▶ **Tasks to carry out**:
A. Summarize the forum thread in two sentences.
B. List the usernames of everyone who posted in the forum thread.
[[ Supplied text, beginning ]]
78monte posted 8/4/2020 22:45 PM

@ 20yrsago, after 4 months of tt, my WW finally told everything I dreaded to hear. She has been an open book ever since.

littleAvocet posted 8/5/2020 03:22 AM

I found year 2 harder in a different way. Once the initial crisis was over, we dug into the awful things at the root of it all. There was always further to fall. It does get better though.

Oldwounds posted 8/5/2020 11:13 AM

Anytime in this recovery where you can say you “feel good” is a really good moment.

Build on that if possible, because the roller coaster may very well continue, at least it did for me in year two.

“Calmer and kinder” was the foundation of our R and is true to this day. Kindness to each other after such emotional devastation was our road back to rebuilding our relationship into something stronger.

Affairs are absurd. I hope you continue to recovery with more good days along the way.

Tentwinkletoes posted 8/5/2020 12:30 PM

Year 1 was a blur. The adrenaline of the pain and the disbelief kept me going. Year 2 was much lower in mood. I had unhealthy coping mechanisms I had so much unresolved anger which came out in terrible ways esp against my wh. I was more done and finished in year 2 than I was any other time. But somewhere along the line I made the decisions to try and forgive myself for staying and make peace wifh my anger before I lost myself and probably my wh if I'm honest. And it worked. I had ow poking at me via social media etc and goading me so it still felt like a very uncertain place. Once that was removed I really blossomed. Amazing how letting some toxic persons power go allows you to heal and grow.
[[ Supplied text, end ]]
[[ Data, beginning ]]
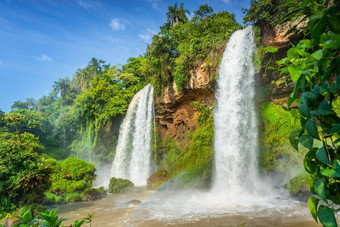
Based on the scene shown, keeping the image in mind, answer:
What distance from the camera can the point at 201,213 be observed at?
24.3 feet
[[ Data, end ]]
▶ **Answers by item**:
A. In this forum thread, posters describe recovering a relationship after an affair, and three of them found the second year harder, lower in mood, or still a roller coaster. They point to full disclosure, kindness, forgiving oneself, making peace with anger, and removing the other person's influence as helping them heal, and one says it does get better.

B. 78monte, littleAvocet, Oldwounds, Tentwinkletoes